→ WORK TO COMPLETE:
Please write out the lines below as a numbered list, leaving out any blank lines.

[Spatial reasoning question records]
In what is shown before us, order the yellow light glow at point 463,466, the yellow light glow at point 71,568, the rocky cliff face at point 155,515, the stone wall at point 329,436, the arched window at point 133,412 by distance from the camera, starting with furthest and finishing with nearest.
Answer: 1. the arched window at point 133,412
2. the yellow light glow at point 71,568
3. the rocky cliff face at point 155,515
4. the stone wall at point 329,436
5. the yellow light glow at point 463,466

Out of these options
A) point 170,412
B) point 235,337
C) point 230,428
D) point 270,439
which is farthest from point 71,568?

→ RESULT OF THIS EXERCISE:
1. In what is shown before us, order the yellow light glow at point 463,466, the yellow light glow at point 71,568, the rocky cliff face at point 155,515, the stone wall at point 329,436, the arched window at point 133,412 by distance from the camera, starting with furthest and finishing with nearest.
2. Answer: 1. the arched window at point 133,412
3. 2. the yellow light glow at point 71,568
4. 3. the rocky cliff face at point 155,515
5. 4. the stone wall at point 329,436
6. 5. the yellow light glow at point 463,466
7. Out of these options
8. A) point 170,412
9. B) point 235,337
10. C) point 230,428
11. D) point 270,439
12. which is farthest from point 71,568?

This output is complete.